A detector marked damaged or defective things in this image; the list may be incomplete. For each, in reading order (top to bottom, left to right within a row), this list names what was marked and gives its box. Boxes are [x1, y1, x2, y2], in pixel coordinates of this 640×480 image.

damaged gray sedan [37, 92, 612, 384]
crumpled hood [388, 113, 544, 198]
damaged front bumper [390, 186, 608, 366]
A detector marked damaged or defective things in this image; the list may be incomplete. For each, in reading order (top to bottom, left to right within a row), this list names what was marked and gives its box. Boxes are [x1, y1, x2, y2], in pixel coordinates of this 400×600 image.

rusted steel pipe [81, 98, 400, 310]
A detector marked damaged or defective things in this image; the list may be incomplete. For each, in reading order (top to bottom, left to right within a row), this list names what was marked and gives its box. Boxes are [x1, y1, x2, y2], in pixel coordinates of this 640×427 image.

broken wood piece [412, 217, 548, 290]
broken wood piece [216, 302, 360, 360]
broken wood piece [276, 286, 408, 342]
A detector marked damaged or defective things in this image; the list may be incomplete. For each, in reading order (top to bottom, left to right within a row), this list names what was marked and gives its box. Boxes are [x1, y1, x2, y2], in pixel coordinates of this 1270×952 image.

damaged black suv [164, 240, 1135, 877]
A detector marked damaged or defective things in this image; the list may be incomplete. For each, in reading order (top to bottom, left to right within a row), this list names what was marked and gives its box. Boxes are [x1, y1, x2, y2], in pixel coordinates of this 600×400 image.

----

• **TRY IT**:
Would you repeat all the material exactly as it is shown?

• **SOLUTION TO THE EXERCISE**:
A detector marked damaged or defective things in this image; the list may be incomplete. For each, in reading order (top to bottom, left to right within a row), this list names what was marked and gives its box. Boxes are [x1, y1, x2, y2], in pixel coordinates of this 640×480 image.

damaged gray sedan [37, 92, 612, 384]
crumpled hood [388, 113, 544, 198]
damaged front bumper [390, 186, 608, 366]
A detector marked damaged or defective things in this image; the list may be incomplete. For each, in reading order (top to bottom, left to right within a row), this list names what was marked and gives its box. Boxes are [x1, y1, x2, y2], in pixel coordinates of this 400×600 image.

rusted steel pipe [81, 98, 400, 310]
A detector marked damaged or defective things in this image; the list may be incomplete. For each, in reading order (top to bottom, left to right within a row), this list names what was marked and gives its box. Boxes are [x1, y1, x2, y2], in pixel coordinates of this 640×427 image.

broken wood piece [412, 217, 548, 290]
broken wood piece [216, 302, 360, 360]
broken wood piece [276, 286, 408, 342]
A detector marked damaged or defective things in this image; the list may be incomplete. For each, in reading order (top to bottom, left to right within a row), this list names what was marked and gives its box. Boxes are [x1, y1, x2, y2], in pixel coordinates of this 1270×952 image.

damaged black suv [164, 240, 1135, 877]
A detector marked damaged or defective things in this image; the list may be incomplete. For each, in reading order (top to bottom, left to right within a row), this list names what was marked and gives its box. Boxes are [x1, y1, x2, y2], in pixel coordinates of this 600×400 image.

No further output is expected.